Running Ray Cluster Inside Subprocess

1. Severity of the issue: (select one)
Medium: Significantly affects my productivity but can find a workaround.

2. Environment:

  • Ray version: 2.51.1
  • Python version: 2.11.9
  • OS: Windows 11

3. What happened vs. what you expected:

I am attempting to work around errors with running Ray within a pyinstaller-compiled .exe file by using a separately included python interpreter. Initializing a python subprocess, starting a Ray cluster, and then connecting to it back in the main program has been successful. However, when attempting to perform any action requiring transmission of data in a format designated by third-party libraries (e.g. numpy), remote actor calls fail/timeout. A minimum reproducible example is below. Perhaps the runtime environment of the Ray cluster needs to have already imported libraries intended for use? Appreciate any advice on making the Tester_Failure actor below succeed. Thanks to all in advance.

import numpy as np
import ray
import subprocess
import time

#Start Ray cluster inside a subprocess running Python
process = subprocess.Popen(['python', '-i'], stdin=subprocess.PIPE, stdout=subprocess.PIPE)
command = "import ray; _ = ray.init()\n".encode("utf-8")
process.stdin.write(command)
process.stdin.flush()
time.sleep(30)

#Connect to existing Ray cluster
_ = ray.init(address='auto')

#Perform task that does not involve data requiring external library
@ray.remote
class Tester_Success:
    def test(self, string): return 0
actor = Tester_Success.remote()
task = actor.test.remote('Test')
try: result = ray.get(task, timeout=10)
except: print('Test failed')

#Perform task involving data requiring external library
@ray.remote
class Tester_Failure:
    def test(self, array): return 0
actor = Tester_Failure.remote()
task = actor.test.remote(np.zeros((10,10)))
try: result = ray.get(task, timeout=10)
except: print('Test failed')

It seems likely that your issue is due to the Ray worker subprocesses not having the same Python environment (including third-party libraries like numpy) as your main process. When Ray schedules remote tasks or actors, the worker processes must be able to import and use all required libraries.
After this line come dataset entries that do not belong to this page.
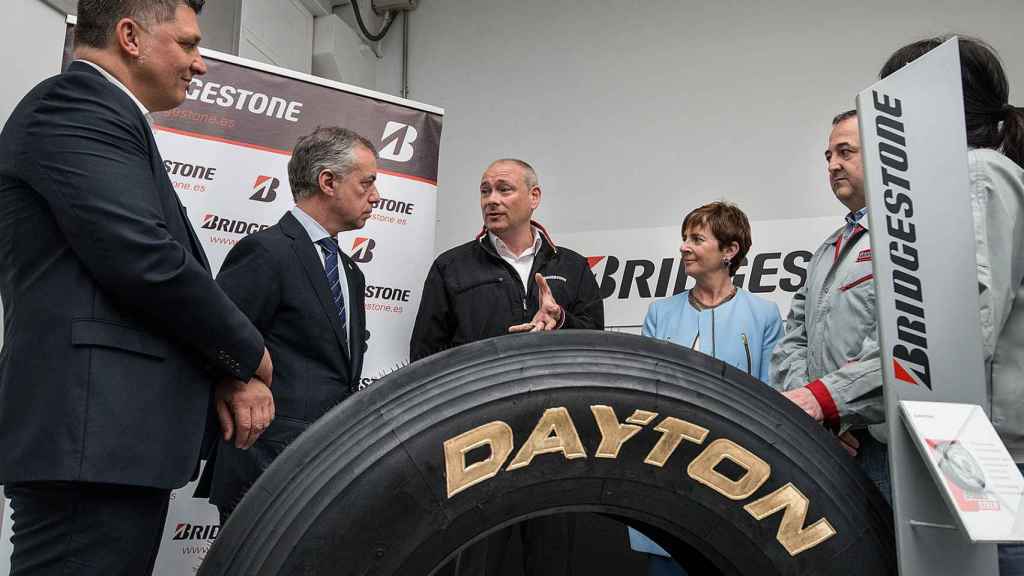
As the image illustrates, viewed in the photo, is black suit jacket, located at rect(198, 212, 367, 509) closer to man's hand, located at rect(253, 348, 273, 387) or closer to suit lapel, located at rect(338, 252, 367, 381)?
suit lapel, located at rect(338, 252, 367, 381)

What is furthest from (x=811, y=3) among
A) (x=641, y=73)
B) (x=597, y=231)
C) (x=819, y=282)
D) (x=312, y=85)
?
(x=819, y=282)

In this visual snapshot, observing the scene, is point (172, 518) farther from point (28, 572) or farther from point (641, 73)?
point (641, 73)

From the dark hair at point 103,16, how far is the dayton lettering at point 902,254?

If the Ray cluster is started in a subprocess with a different environment, or if numpy is not installed/imported in that subprocess, serialization/deserialization of numpy arrays will fail, causing timeouts or errors in remote calls involving numpy data. This is a common pitfall when using Ray with subprocesses or pyinstaller-compiled executables, especially on Windows, as Ray expects a consistent Python environment across all processes and nodes (see related discussion).

My understanding is that to resolve this, you should ensure that the Ray worker subprocess is started with the same environment as your main process, and that all required libraries (like numpy) are installed and importable in that environment. You may also need to explicitly import numpy in the subprocess before starting Ray, so that the worker processes inherit the correct module state. Alternatively, consider using Ray’s runtime_env feature to specify dependencies, though this may have limitations on Windows. Running Ray in subprocesses or from pyinstaller executables is not a well-supported or tested pattern, and behaviors may be undefined (see Ray team response).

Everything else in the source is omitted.